MONETARY CONSTRAINTS may deny 10-year-old Kiran much-needed bone marrow transplant.
Daughter of a daily wager, she suffers from Aplastic anemia — a disease in which bone marrow stops making blood. The girl requires a bone marrow transplant for which Sanjay Gandhi Post Graduate Institute of Medical Sciences (SGPGIMS) needs at least Rs 6.5 lakh.
Humanitarian help came from various quarters, but in instalments — first, Rs 2.38 lakh and then, Rs 4 lakh. Logically, this together makes up Rs 6.38 lakh required for the transplant.
But the transplant could not take place and cannot be done till SGPGIMS has at least Rs 6 lakh in the patient’s account.
By the time, the second sum of Rs 4 lakh found its way into the account, the earlier amount of Rs 2.38 lakh was exhausted in keeping Kiran alive — through blood, platelets infusion and checking of infections. The money was spent in a month.
“While bone marrow transplant is a costly affair, keeping a patient alive till transplant takes place is no way cheap,” said professor & head of the Department of Heamatology, SGPGIMS, Sonia Nityanand.
In response to an appeal by Eshwar Children’s Welfare Foundation (ECWF), all the major contributors — Chief Minister’s fund (Rs one lakh), Sahara Parivar (Rs 60,000) and Modern School (Rs 41,000) had forwarded the cheques/drafts to director, SGPGIMS for Kiran’s PD (patient’s deposit) account. “We now have cheques and drafts worth Rs 4 lakh for Kiran.
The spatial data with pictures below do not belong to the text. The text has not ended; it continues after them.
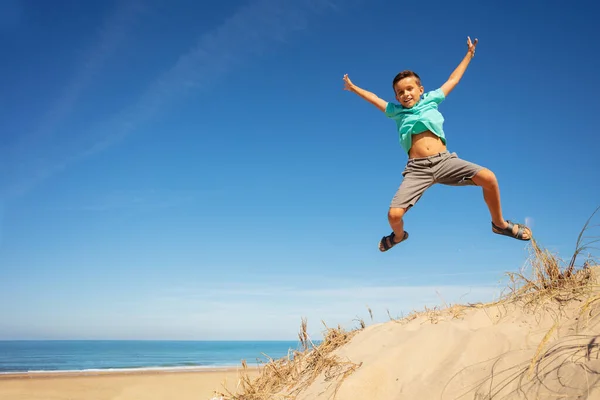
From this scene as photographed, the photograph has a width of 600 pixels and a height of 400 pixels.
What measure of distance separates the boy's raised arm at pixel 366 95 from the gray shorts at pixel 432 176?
2.91 feet

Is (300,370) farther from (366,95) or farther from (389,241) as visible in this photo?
(366,95)

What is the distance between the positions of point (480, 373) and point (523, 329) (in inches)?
21.7

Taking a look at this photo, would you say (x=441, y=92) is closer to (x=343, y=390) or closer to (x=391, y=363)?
(x=391, y=363)

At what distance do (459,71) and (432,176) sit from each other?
1376 mm

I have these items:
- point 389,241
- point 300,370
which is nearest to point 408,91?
point 389,241

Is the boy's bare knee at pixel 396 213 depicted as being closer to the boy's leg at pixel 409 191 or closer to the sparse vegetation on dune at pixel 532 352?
the boy's leg at pixel 409 191

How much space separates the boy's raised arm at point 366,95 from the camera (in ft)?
16.3

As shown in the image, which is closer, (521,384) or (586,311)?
(521,384)

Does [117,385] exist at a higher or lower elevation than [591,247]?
lower

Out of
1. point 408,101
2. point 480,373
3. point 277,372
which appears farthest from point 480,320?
point 408,101

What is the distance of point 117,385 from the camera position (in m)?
11.1

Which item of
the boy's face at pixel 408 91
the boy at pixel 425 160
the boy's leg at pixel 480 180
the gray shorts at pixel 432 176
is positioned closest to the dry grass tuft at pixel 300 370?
the boy at pixel 425 160

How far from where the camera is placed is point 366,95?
5.10m

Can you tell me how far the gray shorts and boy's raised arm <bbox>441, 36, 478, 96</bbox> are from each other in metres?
0.83
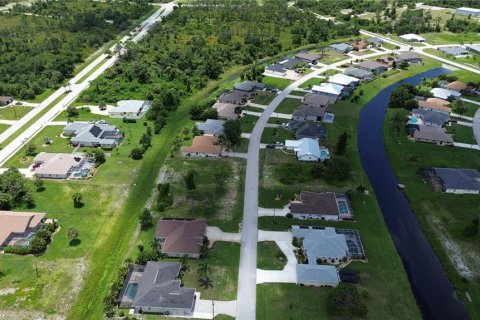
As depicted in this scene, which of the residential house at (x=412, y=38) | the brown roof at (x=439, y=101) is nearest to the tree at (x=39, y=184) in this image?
the brown roof at (x=439, y=101)

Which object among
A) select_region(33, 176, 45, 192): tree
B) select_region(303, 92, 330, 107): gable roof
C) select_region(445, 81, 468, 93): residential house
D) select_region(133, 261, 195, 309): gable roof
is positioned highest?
select_region(445, 81, 468, 93): residential house

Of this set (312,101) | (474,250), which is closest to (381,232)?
(474,250)

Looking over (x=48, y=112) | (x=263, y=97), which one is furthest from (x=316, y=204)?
(x=48, y=112)

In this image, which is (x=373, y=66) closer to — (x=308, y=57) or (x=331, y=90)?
(x=308, y=57)

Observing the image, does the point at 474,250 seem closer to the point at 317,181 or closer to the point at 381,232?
the point at 381,232

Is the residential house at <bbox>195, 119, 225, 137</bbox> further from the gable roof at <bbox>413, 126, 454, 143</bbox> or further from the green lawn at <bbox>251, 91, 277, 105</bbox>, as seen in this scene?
the gable roof at <bbox>413, 126, 454, 143</bbox>

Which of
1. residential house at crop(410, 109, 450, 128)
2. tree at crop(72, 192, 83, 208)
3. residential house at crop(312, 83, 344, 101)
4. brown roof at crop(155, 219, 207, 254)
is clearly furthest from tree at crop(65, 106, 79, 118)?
residential house at crop(410, 109, 450, 128)
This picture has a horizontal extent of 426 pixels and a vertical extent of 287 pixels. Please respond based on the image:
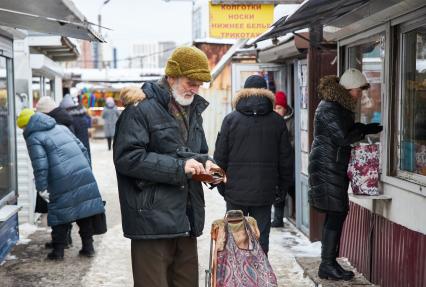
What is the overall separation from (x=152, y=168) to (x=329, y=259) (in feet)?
8.15

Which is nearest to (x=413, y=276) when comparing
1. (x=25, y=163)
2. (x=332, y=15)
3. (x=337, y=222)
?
(x=337, y=222)

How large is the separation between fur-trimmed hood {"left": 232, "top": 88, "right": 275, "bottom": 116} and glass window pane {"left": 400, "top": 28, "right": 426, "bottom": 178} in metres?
1.28

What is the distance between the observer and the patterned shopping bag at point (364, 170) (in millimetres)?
5176

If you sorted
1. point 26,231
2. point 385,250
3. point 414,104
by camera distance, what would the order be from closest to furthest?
point 414,104 < point 385,250 < point 26,231

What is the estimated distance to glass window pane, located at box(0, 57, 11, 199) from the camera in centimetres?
712

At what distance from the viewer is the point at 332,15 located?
4.84 metres

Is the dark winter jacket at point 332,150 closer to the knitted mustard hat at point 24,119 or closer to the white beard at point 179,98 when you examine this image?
the white beard at point 179,98

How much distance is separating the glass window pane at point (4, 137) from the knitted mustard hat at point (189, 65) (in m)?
3.93

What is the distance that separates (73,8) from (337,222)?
267 centimetres

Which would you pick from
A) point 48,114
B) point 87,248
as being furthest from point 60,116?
point 87,248

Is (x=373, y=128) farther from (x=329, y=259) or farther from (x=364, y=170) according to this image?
(x=329, y=259)

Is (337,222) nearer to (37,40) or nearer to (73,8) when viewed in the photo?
(73,8)

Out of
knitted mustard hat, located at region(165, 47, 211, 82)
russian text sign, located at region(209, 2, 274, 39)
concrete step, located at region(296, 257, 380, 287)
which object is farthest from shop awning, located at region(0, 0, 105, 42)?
russian text sign, located at region(209, 2, 274, 39)

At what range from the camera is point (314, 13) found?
454cm
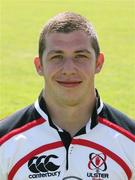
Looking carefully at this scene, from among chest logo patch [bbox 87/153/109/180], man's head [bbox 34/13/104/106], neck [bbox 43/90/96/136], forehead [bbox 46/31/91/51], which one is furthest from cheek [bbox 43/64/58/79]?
chest logo patch [bbox 87/153/109/180]

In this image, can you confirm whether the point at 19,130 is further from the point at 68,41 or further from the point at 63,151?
the point at 68,41

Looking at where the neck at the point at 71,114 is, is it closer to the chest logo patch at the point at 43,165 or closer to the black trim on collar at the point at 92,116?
the black trim on collar at the point at 92,116

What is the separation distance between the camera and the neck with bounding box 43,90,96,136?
3.66m

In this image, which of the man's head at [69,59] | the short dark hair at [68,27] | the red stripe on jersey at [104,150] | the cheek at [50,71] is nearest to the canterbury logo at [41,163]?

But, the previous amount is almost gone,” admitted Sapna Upadhyay of ECWF.
Moreover, allegation and counter-allegations coupled with bitterness is creeping in amongst Kiran’s parents, Upadhyay and Dr Nityanand. While Kiran’s parents are accusing Sapna of collecting the funds but not forwarding the same into Kiran’s account, Upadhyay is alleging that SGPGIMS has wasted over Rs 2 lakh without performing any transplant. All the while, Nityanand is saying she can’t go ahead with the transplant unless Kiran’s PD account has a balance of Rs 6.5 lakh.
Aplastic anemia is one of the most difficult transplants, and SGPGIMS has till date performed the procedure on nine patients, of whom eight are alive.